Carlo Lozano Burgos
Por esas extrañas coincidencias de la vida, aquellas que te dejan pensando siempre que el destino quizás existe en alguna parte, cruzó corriendo la calle justo en la esquina donde el día anterior, con cortesía y amabilidad, la había acompañado para que subiera segura al trolley mientras la miraba desde abajo partir como en una antigua película en blanco y negro, como en aquellos momentos en que uno asume que la galantería y la dulzura del enamoramiento te viste de traje, sombrero y un habano humeante, como a Humphrey Bogart en el aeropuerto de Casablanca.
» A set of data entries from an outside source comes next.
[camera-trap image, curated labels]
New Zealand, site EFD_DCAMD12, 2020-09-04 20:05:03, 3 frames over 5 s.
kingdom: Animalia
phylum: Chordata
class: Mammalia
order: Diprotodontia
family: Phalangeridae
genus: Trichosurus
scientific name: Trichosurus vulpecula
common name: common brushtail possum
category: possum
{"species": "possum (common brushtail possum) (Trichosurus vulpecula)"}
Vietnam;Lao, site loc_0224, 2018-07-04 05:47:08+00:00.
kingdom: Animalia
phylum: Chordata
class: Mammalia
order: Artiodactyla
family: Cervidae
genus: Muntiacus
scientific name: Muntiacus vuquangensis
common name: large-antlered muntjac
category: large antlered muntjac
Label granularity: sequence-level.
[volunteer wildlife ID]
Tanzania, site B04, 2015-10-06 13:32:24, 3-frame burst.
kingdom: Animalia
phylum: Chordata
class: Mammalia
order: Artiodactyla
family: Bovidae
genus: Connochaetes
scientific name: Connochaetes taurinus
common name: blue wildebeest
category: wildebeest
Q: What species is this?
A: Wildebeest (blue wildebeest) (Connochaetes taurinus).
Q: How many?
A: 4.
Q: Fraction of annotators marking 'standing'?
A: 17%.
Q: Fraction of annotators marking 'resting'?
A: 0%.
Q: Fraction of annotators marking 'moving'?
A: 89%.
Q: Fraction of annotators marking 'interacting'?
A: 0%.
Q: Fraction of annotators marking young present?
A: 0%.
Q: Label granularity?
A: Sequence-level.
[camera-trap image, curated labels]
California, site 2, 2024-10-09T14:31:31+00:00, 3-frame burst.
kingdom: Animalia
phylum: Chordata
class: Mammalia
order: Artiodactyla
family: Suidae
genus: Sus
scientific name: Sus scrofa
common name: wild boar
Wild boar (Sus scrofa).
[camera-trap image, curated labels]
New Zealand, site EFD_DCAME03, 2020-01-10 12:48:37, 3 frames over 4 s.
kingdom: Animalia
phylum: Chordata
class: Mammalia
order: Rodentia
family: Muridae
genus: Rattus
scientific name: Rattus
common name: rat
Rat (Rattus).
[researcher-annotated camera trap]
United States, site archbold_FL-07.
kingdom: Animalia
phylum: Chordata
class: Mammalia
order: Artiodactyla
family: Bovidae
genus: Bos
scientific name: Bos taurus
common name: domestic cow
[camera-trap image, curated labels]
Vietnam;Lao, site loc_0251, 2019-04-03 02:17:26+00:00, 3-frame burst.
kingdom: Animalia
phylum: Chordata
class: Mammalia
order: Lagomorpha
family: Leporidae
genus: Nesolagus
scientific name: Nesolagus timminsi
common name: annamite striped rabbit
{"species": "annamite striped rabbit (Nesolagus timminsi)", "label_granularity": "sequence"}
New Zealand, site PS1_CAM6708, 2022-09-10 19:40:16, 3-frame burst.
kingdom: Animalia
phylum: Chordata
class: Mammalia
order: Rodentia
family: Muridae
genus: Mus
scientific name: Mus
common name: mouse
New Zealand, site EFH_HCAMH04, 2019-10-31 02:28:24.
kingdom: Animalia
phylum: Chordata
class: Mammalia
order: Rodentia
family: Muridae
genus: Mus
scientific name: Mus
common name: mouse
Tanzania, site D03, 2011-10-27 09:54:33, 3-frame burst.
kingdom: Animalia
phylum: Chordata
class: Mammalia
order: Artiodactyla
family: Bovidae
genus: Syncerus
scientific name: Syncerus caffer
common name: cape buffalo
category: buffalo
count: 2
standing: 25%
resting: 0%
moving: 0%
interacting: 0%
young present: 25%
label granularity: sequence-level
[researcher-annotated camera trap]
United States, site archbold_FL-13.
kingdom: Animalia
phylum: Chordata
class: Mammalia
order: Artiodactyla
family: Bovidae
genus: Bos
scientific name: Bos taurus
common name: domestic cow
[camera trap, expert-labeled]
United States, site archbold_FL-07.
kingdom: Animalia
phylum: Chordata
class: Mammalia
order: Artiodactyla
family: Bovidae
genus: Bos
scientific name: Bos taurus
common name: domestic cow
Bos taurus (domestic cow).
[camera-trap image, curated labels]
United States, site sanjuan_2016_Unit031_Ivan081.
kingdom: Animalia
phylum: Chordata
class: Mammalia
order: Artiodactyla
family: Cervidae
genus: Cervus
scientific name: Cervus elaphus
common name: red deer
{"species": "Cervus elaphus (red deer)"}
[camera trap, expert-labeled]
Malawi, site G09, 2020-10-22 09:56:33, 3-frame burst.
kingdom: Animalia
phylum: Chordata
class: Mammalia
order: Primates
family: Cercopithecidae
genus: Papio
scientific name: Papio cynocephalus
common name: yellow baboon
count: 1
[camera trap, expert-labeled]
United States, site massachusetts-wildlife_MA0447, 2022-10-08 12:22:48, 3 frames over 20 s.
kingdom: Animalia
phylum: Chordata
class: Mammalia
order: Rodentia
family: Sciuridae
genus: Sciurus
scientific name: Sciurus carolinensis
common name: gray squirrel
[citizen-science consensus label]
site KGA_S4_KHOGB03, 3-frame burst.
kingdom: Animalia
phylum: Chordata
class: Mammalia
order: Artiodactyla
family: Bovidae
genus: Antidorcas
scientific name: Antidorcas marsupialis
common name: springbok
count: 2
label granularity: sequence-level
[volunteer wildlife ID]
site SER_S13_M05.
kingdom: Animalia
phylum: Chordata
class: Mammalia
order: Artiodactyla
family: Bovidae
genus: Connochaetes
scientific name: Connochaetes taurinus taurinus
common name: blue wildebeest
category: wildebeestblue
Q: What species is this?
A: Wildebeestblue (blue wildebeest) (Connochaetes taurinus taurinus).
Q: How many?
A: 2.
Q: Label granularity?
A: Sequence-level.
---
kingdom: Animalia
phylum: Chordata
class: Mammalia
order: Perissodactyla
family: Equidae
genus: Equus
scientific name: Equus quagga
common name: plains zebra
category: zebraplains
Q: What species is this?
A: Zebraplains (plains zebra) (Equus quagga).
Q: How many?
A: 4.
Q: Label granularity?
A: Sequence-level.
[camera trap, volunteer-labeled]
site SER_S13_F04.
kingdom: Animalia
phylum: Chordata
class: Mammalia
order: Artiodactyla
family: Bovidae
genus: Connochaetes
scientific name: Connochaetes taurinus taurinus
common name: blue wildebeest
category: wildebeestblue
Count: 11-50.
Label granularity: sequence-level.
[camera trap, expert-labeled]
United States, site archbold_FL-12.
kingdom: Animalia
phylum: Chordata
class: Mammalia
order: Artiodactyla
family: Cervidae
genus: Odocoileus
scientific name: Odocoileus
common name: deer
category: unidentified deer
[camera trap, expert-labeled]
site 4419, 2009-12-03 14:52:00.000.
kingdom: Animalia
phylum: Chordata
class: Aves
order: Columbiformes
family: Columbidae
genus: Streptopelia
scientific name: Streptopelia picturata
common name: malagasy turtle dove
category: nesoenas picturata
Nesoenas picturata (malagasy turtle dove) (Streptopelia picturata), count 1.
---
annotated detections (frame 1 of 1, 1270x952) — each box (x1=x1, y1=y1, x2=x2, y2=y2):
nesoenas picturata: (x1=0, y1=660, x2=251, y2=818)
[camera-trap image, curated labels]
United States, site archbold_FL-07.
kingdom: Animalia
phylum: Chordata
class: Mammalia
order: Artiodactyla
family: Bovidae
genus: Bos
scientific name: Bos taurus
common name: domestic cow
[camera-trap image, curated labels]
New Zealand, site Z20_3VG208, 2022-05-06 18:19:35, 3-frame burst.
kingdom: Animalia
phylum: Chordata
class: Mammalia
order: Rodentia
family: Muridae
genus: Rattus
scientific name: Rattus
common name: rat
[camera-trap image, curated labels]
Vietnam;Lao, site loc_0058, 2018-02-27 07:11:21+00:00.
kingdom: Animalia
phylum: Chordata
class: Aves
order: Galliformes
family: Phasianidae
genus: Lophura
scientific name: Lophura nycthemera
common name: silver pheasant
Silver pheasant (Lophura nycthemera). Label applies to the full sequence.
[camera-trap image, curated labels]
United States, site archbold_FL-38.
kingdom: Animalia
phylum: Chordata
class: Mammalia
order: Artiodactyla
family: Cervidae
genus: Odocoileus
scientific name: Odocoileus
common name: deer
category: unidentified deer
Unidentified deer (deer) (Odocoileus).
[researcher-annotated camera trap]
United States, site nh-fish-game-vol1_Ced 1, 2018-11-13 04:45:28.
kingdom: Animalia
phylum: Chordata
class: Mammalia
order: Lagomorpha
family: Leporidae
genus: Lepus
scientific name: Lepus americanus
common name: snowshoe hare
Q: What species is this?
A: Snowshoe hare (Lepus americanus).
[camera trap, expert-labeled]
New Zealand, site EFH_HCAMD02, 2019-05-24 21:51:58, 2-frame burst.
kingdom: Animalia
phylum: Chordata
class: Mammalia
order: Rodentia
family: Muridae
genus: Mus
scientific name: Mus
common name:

Esa misma esquina ya hacía muchos meses había cobrado la vida, casi como si en ciertos momentos se transformara en una especie de ente maligno, de una pareja que en similares condiciones y con el mismo alboroto emocional había encontrado un final muy diferente. La “esquina peligrosa” la llamaban los vecinos así como la prensa, los locutores de diario, los políticos que se asomaban con el rostro “empatizado por la desgracia de su amado proletariado”, ambas policías y hasta a un ministro cuando un día fue increpado en un acto matutino que nada tenía que asociarse con la famosa esquina, pero y que a pesar de todo, nadie supo o más bien nadie quiso solucionar; tal como me decía un buen amigo en mis tiempos galénicos chilotes, “cuando un cristiano muere en un accidente, mandan a alguien a tapar el hoyo que rompió el neumático”.
Pero el amor, que te mantiene más cerca de las nubes que de este inmundo y hostil suelo, llevó esa mañana a un tipo prudente a desbordarse por alcanzar aquel lugar que justamente personificaba su cielo, la esquina de la despedida romántica, esa esquina que uno nunca olvida y que alguna sonrisa o suspiro te extrae al recorrerla nuevamente sin importar el tiempo, por la que vale la pena pasar una y otra vez. La misma que tus zapatos dejan marcada como en un acto de territorialidad del mismo valor que tiene rayar un muro diciendo “te amo soniaaaaa”, pero de manera más privada y por tanto más íntima de recordar.
Esa misma esquina que para tantos tenía significados tan distintos, fue la misma que le recordó a Manuel, el “Manu” para sus amigos de la facultad de arte de la universidad del puerto, que la vida es transitoria y que lamentablemente las pasiones, las mismas que nos dan vida en nuestros momentos más plenos, también son las mismas que en un mundo hecho para no sentirlas te castigan con ese mínimo momento de descuido, el mismo que lo llevó a quedar enterrado bajo las ruedas de un automóvil que como suele ocurrir, nunca frenan a tiempo.